Principle:FMInference FlexLLMGen Offloaded Text Generation
Metadata
| Field | Value |
|---|---|
| Paper | FlexGen |
| Repo | FlexLLMGen |
Domains
- Inference_Optimization
- Text_Generation
Overview
A text generation strategy that produces tokens autoregressively while managing tensor transfers across GPU, CPU, and disk using block-scheduled I/O-compute overlap.
Description
Text generation with offloaded models requires careful scheduling of weight loading, cache read/write, and computation across the three-tier memory hierarchy.
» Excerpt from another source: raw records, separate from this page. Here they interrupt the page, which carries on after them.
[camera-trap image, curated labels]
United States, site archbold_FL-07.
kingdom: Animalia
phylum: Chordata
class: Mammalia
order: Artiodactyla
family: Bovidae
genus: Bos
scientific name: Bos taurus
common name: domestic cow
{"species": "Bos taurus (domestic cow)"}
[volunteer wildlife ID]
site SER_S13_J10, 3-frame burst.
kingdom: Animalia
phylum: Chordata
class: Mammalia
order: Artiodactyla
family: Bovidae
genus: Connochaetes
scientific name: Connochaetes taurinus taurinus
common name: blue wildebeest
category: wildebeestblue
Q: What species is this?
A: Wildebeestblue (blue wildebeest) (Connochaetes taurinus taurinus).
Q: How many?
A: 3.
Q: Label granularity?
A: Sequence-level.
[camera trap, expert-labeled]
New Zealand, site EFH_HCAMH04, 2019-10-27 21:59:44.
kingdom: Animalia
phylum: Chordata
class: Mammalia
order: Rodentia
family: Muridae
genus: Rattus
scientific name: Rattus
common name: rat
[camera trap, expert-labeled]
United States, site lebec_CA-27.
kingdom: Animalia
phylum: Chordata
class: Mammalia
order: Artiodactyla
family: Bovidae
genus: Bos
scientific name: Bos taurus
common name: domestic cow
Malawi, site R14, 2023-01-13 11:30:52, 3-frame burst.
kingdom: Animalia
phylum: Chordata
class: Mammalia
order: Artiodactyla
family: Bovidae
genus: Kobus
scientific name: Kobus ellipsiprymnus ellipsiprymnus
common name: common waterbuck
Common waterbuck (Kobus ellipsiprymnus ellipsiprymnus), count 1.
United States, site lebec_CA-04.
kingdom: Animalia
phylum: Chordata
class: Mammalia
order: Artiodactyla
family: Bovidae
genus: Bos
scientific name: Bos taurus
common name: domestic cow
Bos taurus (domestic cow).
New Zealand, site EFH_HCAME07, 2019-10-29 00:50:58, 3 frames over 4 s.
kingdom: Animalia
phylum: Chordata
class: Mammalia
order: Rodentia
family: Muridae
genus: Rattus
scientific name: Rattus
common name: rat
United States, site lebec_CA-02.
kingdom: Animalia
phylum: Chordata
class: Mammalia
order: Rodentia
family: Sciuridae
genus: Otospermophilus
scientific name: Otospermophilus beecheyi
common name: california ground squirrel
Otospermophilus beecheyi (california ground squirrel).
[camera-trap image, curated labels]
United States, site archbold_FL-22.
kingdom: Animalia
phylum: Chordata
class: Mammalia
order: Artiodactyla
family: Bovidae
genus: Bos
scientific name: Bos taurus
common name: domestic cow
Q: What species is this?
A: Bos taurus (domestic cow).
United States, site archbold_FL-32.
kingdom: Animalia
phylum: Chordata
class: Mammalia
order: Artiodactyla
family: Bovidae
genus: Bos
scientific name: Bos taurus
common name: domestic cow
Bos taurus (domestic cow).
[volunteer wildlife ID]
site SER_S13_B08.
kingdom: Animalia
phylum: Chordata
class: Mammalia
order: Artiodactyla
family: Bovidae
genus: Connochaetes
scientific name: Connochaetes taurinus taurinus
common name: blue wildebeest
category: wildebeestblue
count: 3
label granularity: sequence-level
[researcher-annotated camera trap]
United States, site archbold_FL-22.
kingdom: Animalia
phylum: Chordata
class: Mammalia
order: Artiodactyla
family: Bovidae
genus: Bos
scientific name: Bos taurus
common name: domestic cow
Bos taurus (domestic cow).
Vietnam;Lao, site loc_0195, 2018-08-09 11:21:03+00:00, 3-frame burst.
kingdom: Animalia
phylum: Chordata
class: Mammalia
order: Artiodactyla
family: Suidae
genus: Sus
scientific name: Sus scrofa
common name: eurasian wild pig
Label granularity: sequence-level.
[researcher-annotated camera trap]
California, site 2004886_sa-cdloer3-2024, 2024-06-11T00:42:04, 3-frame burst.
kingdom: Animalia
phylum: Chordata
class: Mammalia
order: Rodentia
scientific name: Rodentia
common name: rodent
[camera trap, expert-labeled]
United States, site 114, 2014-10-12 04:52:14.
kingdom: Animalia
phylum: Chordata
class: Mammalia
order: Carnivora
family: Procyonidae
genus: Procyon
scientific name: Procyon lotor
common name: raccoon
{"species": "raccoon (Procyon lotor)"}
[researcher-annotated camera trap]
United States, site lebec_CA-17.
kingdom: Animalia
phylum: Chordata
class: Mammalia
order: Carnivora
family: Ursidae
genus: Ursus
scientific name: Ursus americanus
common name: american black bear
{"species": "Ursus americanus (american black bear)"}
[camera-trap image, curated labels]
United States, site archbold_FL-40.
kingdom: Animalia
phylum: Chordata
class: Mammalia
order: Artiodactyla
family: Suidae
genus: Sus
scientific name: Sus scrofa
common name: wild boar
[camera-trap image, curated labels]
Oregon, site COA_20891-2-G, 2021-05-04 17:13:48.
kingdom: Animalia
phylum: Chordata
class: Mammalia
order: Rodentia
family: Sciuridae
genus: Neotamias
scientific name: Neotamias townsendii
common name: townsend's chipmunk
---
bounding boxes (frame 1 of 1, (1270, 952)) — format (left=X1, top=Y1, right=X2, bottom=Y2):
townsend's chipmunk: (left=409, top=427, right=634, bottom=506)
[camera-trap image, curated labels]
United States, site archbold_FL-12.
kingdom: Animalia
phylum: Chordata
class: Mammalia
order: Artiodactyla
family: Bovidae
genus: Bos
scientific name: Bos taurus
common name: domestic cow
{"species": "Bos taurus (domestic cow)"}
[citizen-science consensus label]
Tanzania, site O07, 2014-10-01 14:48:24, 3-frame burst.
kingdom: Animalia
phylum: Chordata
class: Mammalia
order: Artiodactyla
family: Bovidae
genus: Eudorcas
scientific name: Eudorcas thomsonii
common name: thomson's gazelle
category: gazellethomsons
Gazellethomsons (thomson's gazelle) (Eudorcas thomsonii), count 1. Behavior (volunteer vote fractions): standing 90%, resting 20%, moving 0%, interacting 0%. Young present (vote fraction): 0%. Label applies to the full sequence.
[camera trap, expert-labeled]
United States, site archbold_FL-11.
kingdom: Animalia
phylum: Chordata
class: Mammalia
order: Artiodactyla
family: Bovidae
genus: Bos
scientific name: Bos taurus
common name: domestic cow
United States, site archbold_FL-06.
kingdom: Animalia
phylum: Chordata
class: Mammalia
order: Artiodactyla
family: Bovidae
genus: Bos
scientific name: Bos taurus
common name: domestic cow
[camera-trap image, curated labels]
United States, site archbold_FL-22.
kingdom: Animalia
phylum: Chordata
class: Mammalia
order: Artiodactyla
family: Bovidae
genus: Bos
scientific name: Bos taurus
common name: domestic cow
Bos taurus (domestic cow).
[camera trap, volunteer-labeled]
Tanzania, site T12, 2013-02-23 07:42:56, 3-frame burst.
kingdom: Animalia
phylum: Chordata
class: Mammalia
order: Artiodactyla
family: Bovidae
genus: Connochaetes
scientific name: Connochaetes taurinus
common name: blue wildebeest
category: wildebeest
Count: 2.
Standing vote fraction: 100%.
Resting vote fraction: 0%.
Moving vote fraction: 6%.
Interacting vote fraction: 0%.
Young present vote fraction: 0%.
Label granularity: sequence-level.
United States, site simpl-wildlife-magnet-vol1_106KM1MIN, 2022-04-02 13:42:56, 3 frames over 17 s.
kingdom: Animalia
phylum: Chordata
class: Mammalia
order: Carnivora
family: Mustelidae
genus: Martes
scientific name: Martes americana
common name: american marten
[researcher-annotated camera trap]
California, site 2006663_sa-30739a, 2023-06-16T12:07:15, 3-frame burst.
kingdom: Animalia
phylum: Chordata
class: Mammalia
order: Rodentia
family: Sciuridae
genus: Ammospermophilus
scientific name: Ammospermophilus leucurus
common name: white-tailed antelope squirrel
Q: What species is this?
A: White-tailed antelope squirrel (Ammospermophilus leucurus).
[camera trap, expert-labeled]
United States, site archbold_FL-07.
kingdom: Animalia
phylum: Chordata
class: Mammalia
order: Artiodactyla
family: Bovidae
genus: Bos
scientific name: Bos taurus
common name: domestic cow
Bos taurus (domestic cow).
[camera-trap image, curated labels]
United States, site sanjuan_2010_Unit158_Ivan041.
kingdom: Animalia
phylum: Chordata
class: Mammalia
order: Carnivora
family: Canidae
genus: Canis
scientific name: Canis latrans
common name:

FlexLLMGen implements three generation strategies:
- Normal - sequential execution without overlap, useful for debugging
- Overlap single batch - overlaps I/O with compute for one batch
- Overlap multi-batch - pipeline-style overlap across multiple GPU batches, achieving highest throughput
The generation loop iterates over (generation_step, layer, gpu_batch) and coordinates weight prefetching, cache management, and attention mask updates.
Usage
Use OptLM.generate() after model loading. Choose overlap mode via Policy.overlap and Policy.num_gpu_batches. For throughput, use overlap=True with multiple GPU batches.
Theoretical Basis
The block schedule treats generation as a 3D iteration space: (token_step i, layer j, gpu_batch k). By prefetching weights for layer j+1 while computing layer j, and similarly for cache, the system hides I/O latency. Multi-batch mode further pipelines by overlapping different batches at different pipeline stages.